1987年的那个冬天,吕文扬去了趟巴黎卢浮宫,却没看成心仪的画作。倒是在那堆被损毁的敦煌残卷面前,他好像被抽空了灵魂,觉得自己之前在塞纳河上画的那些色彩鲜艳的油画全都是错的。回到住处,他立马把身上所有笔都扔了,只留下几根炭条和一摞半生宣纸。 从1998年开始,他就在苏州网师园的回廊里住着,那时候他还是个大孩子。
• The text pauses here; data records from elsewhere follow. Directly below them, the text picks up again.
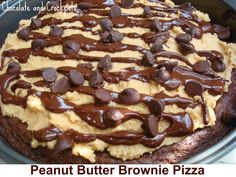 This Peanut Butter #Brownie Pizza looks amazing! #peanutbutter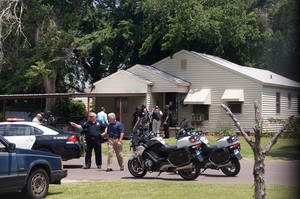 Photo - HOUSE EXTERIOR / SHOOTING SCENE / SHOOTING DEATH: Officers around a house where a fatal shooting occurred Friday, May 18, 2012 in the 1400 block of Maple Drive of Midwest City. Photo by Bryan Vanassche.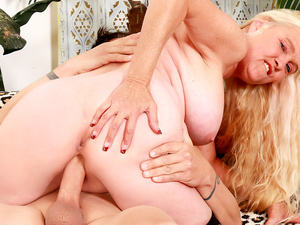Blonde GILF Sara Skippers Enjoys Getting Her Pussy Stretched by a Long Dick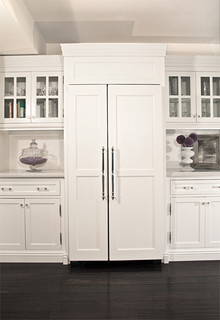 White Kitchens panelled fridge1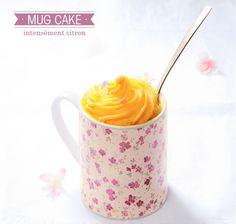 La recette immanquable du cup-cake au citron sur le blog jemeblancheportebien.com #mugcake #sweets #recette #cake #gâteau #blancheporte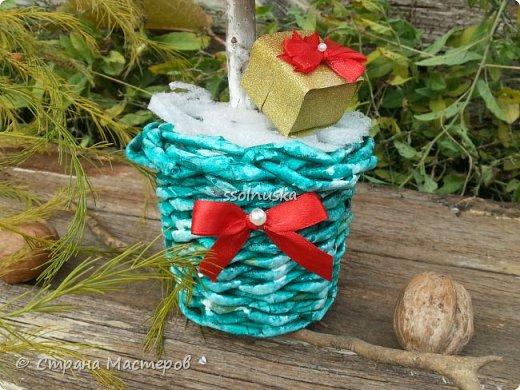 Добрый день!  Сегодня хочу поделиться своей ёлочкой. Очень мне нравится!  В традиционно новогодних цветах. фото 2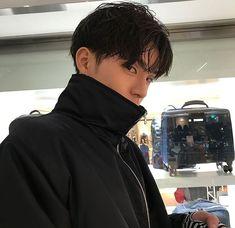 The man starts at 28 years old. Starting tomorrow - New Site Cute Asian Guys, Cute Korean Boys, Asian Boys, Asian Men, Cute Guys, Korean Boys Ulzzang, Ulzzang Boy, Korean Men, Beautiful Boys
有一回抬头看见《八十七神仙卷》挂在墙上,神仙的衣服就跟活了似的在飘,差点飞出来打他一巴掌。从那时候起,他就觉得画画不是在做精细活儿,而是在抓那种说不出的意境。 后来他又去上海南洋混了几年,2015年的时候跑到田子坊办了个叫“退化”的展览。那些画看着都没什么大毛病,可仔细看就会发现全是些破旧的东西:剥落的墙皮、生锈的钉子、老人手上的斑点。他给一幅外滩老楼画了整整九个月,为的就是留住墙面被拆除前那最后一滴水渍的形状。 到了2019年,他又搞了个“记忆修复计划”,背上画板沿着苏州河一路走,从外白渡桥到那些老弄堂的墙角旮旯。有一次在拆迁现场看到老人收拾行李,他就赶紧拿出素描本让他们讲以前的事儿。王阿婆指着灶头的一角说:“这油印子就是我做饭的地方,这里头藏着我女儿离家前最后一餐的样子。” 就在2023年,他还去新加坡的美术馆画了一批南洋风情的画,那些骑楼的线条和热带藤蔓缠在一块儿,变成了一幅长长的移民史画卷。西方的游客看着那些画站了很久,好像终于听懂了华人骨子里那种说不出口的乡愁。 现在的他住在上海,每天就在画室里握着狼毫笔发呆。案头那块刻着“墨耕”二字的砚台是他二十岁时留下来的东西,现在磨出来的墨香能让人觉得时间都慢下来了。虽然已经七十二岁了,可他还是觉得山在不停生长,根本就画不完。 2026年的早春时节,苏州河畔的晨雾轻轻抹过青砖窗棂。他把老仆人叫进画室点了盏羊角风灯,灯光透过发黄的宣纸照在墙上那些未完成的山峦上。那些看似终结的墨迹其实不过是永恒的一瞬切片——他不是在给山河画像,而是在让山河继续活着。